**Scene question records:**
────────────────────────────────────────
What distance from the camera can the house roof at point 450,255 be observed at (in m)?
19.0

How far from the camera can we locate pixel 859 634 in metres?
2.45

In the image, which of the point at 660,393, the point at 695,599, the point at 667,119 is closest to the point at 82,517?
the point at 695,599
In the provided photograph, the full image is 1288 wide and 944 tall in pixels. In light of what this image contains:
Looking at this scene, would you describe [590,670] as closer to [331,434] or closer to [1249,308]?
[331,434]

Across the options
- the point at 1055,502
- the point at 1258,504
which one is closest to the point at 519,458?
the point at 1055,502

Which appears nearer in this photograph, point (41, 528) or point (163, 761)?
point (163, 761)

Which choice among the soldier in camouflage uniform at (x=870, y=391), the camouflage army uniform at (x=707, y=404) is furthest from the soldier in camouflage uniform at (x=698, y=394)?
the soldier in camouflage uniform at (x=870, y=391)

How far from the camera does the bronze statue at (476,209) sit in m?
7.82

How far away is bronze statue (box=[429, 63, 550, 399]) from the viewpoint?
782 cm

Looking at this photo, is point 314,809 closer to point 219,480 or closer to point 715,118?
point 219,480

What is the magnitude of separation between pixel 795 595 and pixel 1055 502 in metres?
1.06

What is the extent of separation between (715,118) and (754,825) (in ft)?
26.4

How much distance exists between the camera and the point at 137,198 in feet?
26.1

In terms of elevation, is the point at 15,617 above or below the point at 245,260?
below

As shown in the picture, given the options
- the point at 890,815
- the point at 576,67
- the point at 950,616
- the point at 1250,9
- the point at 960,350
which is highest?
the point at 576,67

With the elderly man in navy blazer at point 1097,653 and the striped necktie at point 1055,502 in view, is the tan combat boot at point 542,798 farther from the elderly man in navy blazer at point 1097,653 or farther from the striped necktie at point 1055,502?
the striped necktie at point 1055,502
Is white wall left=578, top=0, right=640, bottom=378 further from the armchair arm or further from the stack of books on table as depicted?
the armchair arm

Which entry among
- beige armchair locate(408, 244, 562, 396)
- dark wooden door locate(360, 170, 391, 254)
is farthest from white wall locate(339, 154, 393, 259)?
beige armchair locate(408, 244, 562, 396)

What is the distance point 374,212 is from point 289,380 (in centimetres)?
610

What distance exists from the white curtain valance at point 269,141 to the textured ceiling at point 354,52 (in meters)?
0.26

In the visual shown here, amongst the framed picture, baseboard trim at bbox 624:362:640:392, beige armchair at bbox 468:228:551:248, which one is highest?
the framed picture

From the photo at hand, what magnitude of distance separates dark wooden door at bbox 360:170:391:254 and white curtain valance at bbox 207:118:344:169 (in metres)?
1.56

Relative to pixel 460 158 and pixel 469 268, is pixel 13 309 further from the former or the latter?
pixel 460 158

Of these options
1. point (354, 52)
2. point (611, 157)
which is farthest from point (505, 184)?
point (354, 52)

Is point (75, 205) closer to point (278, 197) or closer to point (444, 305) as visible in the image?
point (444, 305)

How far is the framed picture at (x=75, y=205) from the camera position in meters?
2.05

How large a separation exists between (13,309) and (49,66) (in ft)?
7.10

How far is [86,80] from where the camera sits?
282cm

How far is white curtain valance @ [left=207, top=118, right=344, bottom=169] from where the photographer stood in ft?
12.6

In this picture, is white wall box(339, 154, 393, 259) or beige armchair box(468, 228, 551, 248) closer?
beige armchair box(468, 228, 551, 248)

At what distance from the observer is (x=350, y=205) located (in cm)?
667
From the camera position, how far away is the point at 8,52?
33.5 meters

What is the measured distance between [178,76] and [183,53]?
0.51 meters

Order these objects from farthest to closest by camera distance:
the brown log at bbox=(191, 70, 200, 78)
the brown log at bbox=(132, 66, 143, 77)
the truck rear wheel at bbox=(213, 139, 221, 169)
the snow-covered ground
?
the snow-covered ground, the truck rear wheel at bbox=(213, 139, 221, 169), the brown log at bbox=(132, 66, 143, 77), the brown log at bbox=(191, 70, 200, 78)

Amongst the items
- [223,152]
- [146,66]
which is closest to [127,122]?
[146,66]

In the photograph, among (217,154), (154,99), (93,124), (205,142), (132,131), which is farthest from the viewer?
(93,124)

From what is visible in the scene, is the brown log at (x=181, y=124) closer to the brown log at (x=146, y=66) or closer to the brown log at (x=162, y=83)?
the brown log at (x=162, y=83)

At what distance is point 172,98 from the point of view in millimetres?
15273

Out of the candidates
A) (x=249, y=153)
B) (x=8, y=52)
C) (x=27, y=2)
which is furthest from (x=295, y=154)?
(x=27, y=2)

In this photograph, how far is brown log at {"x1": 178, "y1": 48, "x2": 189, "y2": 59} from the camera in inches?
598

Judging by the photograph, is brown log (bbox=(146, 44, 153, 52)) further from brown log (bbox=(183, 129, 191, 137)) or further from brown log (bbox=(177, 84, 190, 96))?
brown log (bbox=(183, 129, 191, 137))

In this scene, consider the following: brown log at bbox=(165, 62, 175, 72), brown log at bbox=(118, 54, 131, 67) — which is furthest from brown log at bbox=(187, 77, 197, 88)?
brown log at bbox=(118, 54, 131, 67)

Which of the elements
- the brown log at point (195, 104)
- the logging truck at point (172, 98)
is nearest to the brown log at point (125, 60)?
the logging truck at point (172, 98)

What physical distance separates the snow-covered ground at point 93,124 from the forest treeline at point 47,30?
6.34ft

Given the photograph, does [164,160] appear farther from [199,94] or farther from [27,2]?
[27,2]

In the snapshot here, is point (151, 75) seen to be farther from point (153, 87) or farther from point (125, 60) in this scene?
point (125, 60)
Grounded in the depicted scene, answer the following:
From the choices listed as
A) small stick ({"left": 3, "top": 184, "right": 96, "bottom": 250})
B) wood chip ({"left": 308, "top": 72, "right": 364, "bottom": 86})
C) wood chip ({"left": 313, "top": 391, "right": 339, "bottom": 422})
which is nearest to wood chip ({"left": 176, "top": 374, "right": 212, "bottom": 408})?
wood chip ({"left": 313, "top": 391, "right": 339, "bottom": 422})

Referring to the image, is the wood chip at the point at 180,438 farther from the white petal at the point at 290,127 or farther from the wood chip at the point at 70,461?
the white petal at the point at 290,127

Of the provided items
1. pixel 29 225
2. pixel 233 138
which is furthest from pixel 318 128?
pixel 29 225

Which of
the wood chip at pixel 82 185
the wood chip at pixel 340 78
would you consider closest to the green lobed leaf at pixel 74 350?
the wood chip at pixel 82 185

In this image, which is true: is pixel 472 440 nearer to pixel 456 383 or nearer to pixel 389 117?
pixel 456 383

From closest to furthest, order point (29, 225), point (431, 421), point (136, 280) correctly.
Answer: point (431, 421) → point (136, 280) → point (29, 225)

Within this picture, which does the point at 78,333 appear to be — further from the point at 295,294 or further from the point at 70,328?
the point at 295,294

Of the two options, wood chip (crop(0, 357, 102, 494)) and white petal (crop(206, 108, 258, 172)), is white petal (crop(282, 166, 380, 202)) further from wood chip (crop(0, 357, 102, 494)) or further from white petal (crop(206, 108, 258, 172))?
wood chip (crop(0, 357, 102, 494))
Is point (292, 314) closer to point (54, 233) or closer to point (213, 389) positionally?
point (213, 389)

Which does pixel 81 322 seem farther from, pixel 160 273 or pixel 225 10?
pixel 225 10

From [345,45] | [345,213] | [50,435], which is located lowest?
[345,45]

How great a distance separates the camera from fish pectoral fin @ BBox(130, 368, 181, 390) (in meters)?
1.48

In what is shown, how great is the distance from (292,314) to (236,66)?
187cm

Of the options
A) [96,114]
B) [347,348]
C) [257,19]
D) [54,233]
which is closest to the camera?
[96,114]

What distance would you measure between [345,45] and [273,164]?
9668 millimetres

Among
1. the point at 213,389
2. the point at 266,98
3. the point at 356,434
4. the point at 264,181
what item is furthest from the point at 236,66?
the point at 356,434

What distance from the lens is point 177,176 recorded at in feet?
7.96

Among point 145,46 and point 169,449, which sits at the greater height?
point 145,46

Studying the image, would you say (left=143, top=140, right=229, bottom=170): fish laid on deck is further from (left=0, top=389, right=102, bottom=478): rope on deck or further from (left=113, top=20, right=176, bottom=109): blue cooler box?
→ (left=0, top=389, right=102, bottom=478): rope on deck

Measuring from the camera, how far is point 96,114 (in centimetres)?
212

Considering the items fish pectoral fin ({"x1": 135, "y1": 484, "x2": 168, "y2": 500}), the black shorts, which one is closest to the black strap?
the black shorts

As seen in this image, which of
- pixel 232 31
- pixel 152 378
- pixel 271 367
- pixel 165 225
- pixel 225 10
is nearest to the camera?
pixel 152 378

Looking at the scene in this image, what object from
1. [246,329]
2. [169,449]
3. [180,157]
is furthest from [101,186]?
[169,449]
────────────────────────────────────────
**Given exercise:**
Convert the records from the line containing "Looking at the" through the final line, inclusive, into a JSON list of strings with one string per line, omitting blank lines.

**Written reply:**
[
  "Looking at the scene in this image, what object from",
  "1. [246,329]",
  "2. [169,449]",
  "3. [180,157]",
  "is furthest from [101,186]?",
  "[169,449]"
]